Im Blick auf die AVItech ergeben sich diese Regelungen aus der Verordnung über die zusätzliche Altersversorgung der technischen Intelligenz in den volkseigenen und ihnen gleichgestellten Betrieben (VO-AVItech) vom 17. August 1950 (GBl. S 844) und der dazu ergangenen 2. DB. Ein derartiger - fiktiver - bundesrechtlicher Anspruch auf Erteilung einer Zusage hängt gemäß § 1 der VO-AVItech i. V. m. § 1 Abs. 1 Satz 1 und Abs. 2 der 2. DB von folgenden drei Voraussetzungen ab (vgl. hierzu BSG SozR 3-8570 § 1 Nr. 2 S 14, Nr. 5 S 33, Nr. 6 S 40 f, Nr. 7 S 60, Nr. 8 S 74), nämlich von
(1) der Berechtigung, eine bestimmte Berufsbezeichnung zu führen (persönliche Voraussetzung), und
(2) der Ausübung einer entsprechenden Tätigkeit (sachliche Voraussetzung), und zwar
(3) in einem volkseigenen Produktionsbetrieb im Bereich der Industrie oder des Bauwesens (§ 1 Abs. 1 der 2. DB) oder in einem durch § 1 Abs. 2 der 2. DB gleichgestellten Betrieb (betriebliche Voraussetzung).
Dabei kommt es für die Anwendbarkeit des AAÜG (§ 1 Abs. 1 AAÜG) nach der ständigen Rechtsprechung des Senats auf die am 30. Juni 1990 gegebene Sachlage mit Blick auf die am 1. August 1991 gegebene bundesrechtliche Rechtslage an.“
„Der Beschäftigungsbetrieb des Klägers war kein volkseigener Produktionsbetrieb der Industrie oder des Bauwesens i. S. des § 1 Abs. 1 2. DB. Nach seinem Hauptzweck verfolgte der Beschäftigungsbetrieb des Klägers nach den Feststellungen des LSG nicht die Herstellung von Industrieanlagen oder -bauwerken in Massenproduktion.
□ □ □ □
### ZU ERLEDIGEN
• A. Drucke aus dem extrahierten Text den Abschnitt, der mit den Wörtern "Dabei kommt es" beginnt, und höre nach "-bauwerken in Massenproduktion." auf.
• B. Auf welchen Tag kommt es laut dem extrahierten Text bei der Sachlage für die Anwendbarkeit des AAÜG an?

### GESAMMELTES MATERIAL
□ □ □ □
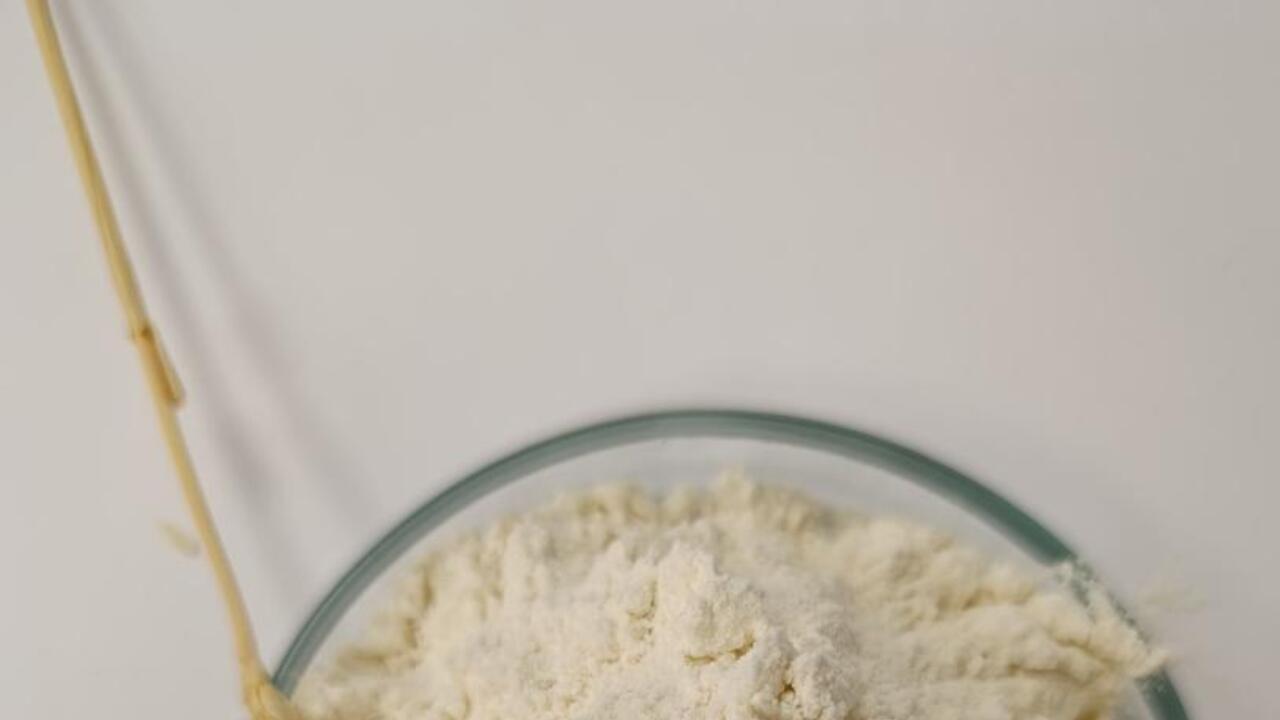 20 марта – день муки. Эксперты Санкт-Петербургского филиала ФГБУ «ЦОК АПК» рассказали о том, как исследуют муку на качество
□ □ □ □
### LÖSUNGEN
• A.
Dabei kommt es für die Anwendbarkeit des AAÜG (§ 1 Abs. 1 AAÜG) nach der ständigen Rechtsprechung des Senats auf die am 30. Juni 1990 gegebene Sachlage mit Blick auf die am 1. August 1991 gegebene bundesrechtliche Rechtslage an.“
„Der Beschäftigungsbetrieb des Klägers war kein volkseigener Produktionsbetrieb der Industrie oder des Bauwesens i. S. des § 1 Abs. 1 2. DB. Nach seinem Hauptzweck verfolgte der Beschäftigungsbetrieb des Klägers nach den Feststellungen des LSG nicht die Herstellung von Industrieanlagen oder -bauwerken in Massenproduktion.

• B. Auf den 30. Juni 1990.